__Task to complete__
Reproduce exactly the line with "Charlie Rose IS coming and bringing a date." and all the lines beneath it, stopping only at the end of the material.

——

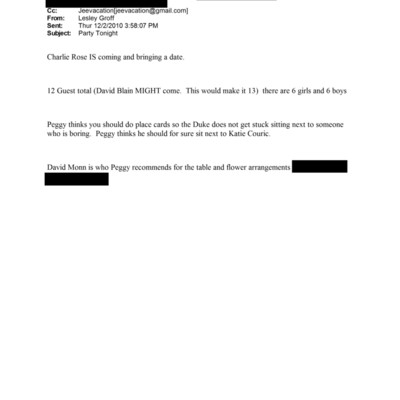 Cc: Jeevacation[jeevacation@gmail.com]
From: Lesley Groff
Sent: Thur 12/2/2010 3:58:07 PM
Subject: Party Tonight

Charlie Rose IS coming and bringing a date.

12 Guest total (David Blain MIGHT come. This would make it 13) there are 6 girls and 6 boys

Peggy thinks you should do place cards so the Duke does not get stuck sitting next to someone who is boring. Peggy thinks he should for sure sit next to Katie Couric.

David Monn is who Peggy recommends for the table and flower arrangements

——

__Answer box__
Charlie Rose IS coming and bringing a date.

12 Guest total (David Blain MIGHT come. This would make it 13) there are 6 girls and 6 boys

Peggy thinks you should do place cards so the Duke does not get stuck sitting next to someone who is boring. Peggy thinks he should for sure sit next to Katie Couric.

David Monn is who Peggy recommends for the table and flower arrangements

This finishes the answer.